Darlene Currie, the late Wendy Ladner-Beaudry and Shirley (Gordon) Olafsson were celebrated in the permanent exhibit celebrating women who have made a difference through sports for girls and women in British Columbia, whether through their own athletic excellence or by increasing opportunities for others. They join 40 additional women and teams who have been honored since the program began.
Darlene Currie, Shirley Olafsson and Michel Beaudry, husband of honoree Wendy Ladner-Beaudry
Despite being born with a clubfoot, honoree Shirley (Gordon) Olafsson became one of the worlds top high jumpers. As a child growing up with a club foot and many surgeries, I was always told I couldn’t do anything in sport, she said. But I grew up and won championships, and I did it against able-bodied people.
Olafsson was so strongly motivated; she adapted the scissor technique in order to compete in the high jump, developing a unique style to accommodate her immovable left ankle. She went on to represent Canada at the 1948 London Olympics, and remained BCs champion jumper from 1945-1952. She also excelled in basketball and field hockey. You just have to keep on going. I struggled and struggled, even though I had not a hope in hell. In addition to her Olympic history, Olafsson has had a long and distinguished career as a coach, administrator and role model.
In Beijing during the 2008 Olympics, Olafsson was the oldest of 852 torch carriers. She has since brought that same Olympic torch into schools, allowing thousands of schoolchildren to run with the torch. Olafsson challenged future Canadian Olympic torchbearers to reach out to their communities in the same fashion, so all Canadians can share in the experience.

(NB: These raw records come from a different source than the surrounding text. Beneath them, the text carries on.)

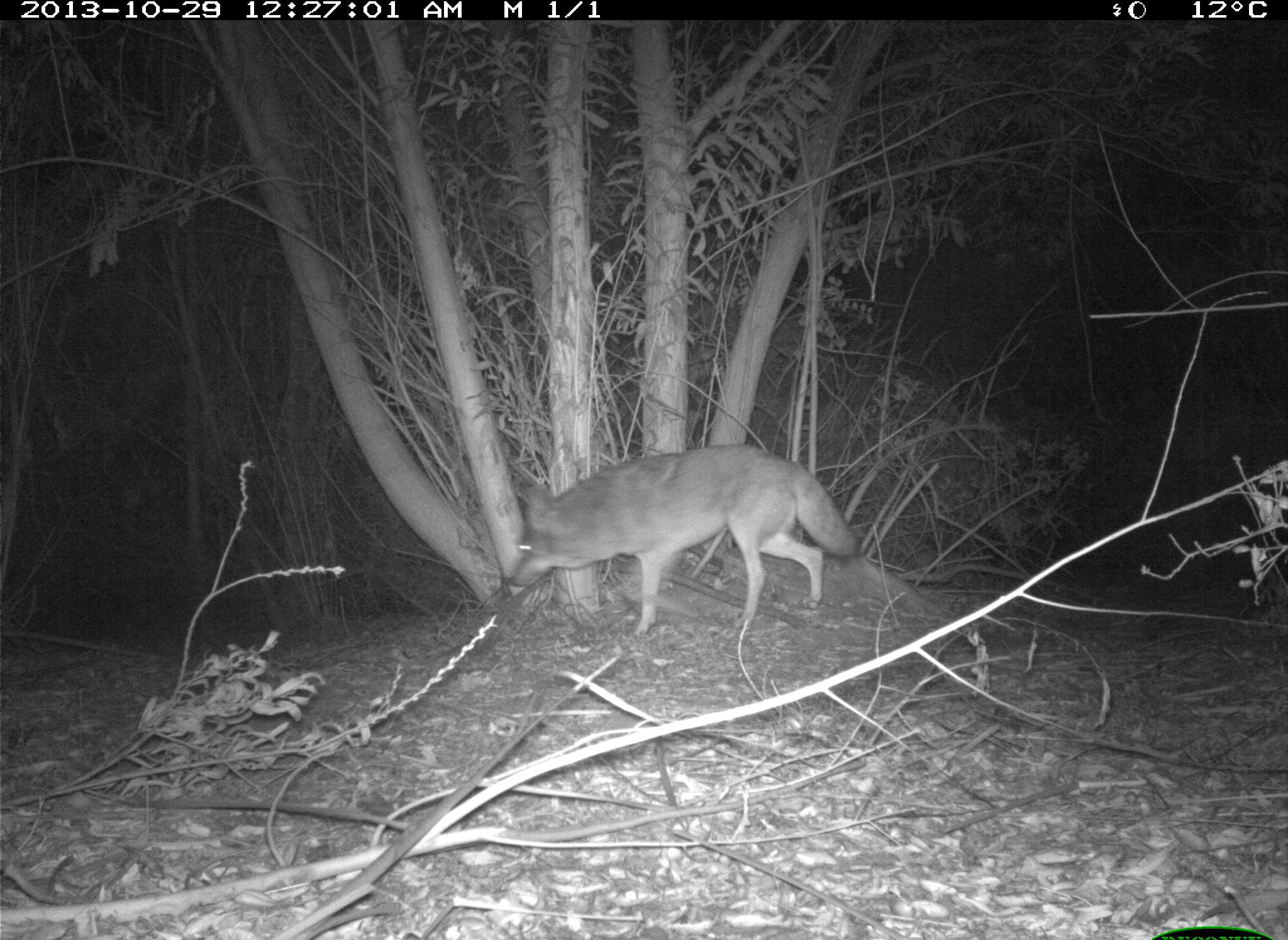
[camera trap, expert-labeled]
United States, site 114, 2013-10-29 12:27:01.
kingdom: Animalia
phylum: Chordata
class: Mammalia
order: Carnivora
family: Canidae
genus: Canis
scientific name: Canis latrans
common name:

Honoree Darlene Currie has inspired and motivated women of all ages with her lifelong participation in sport. Currie played on the Canadian National Women’s basketball team from 1959 to 1968, and then went on to coach the National team before beginning a long career of coaching in schools. Sport is fun, she said simply of her continued involvement with sport. You meet so many people and you want to share the good times.
Currie has continued to spread that sense of fun and community her entire life, notably helping to promote the involvement of older women in sports. She was instrumental in starting a curling league for older beginners and won gold in the 2005 World Masters Games with what a later documentary later dubbed, The Oldest Basketball Team in the World.
The late Wendy Ladner-Beaudry was an exceptional mentor, administrator, volunteer and role model, in addition to being a nationally ranked swimmer, a member of BC and Ontario senior field hockey teams, and a Masters Champion in telemark skiing. Just before her death, Ladner-Beaudry was actively engaged in increasing participation among inactive women and girls from less privileged backgrounds than her own.
Kelly Mann, Chief Executive Officer of the B.C. Games Society, summed up Wendy’s considerable influence on her community, Wendy’s ideas were like pebbles dropped in a pond where the ripple effect of that pebble would connect with the ripples of other organizations to become this great wave of change.
An emotional Michel Beaudry spoke on behalf of his deceased wife. Sports can be a social tool for change, he said. If you teach a young woman about sports and fitness, you have a stronger, healthier, happier person. Wendy’s style of activism was personal and intimate. Wendy was not afraid to work with people one at a time, one on one. Beaudry challenged the crowd to continue Wendy’s work of advocacy and inspiration. Its important to realize how much we can change things if we try.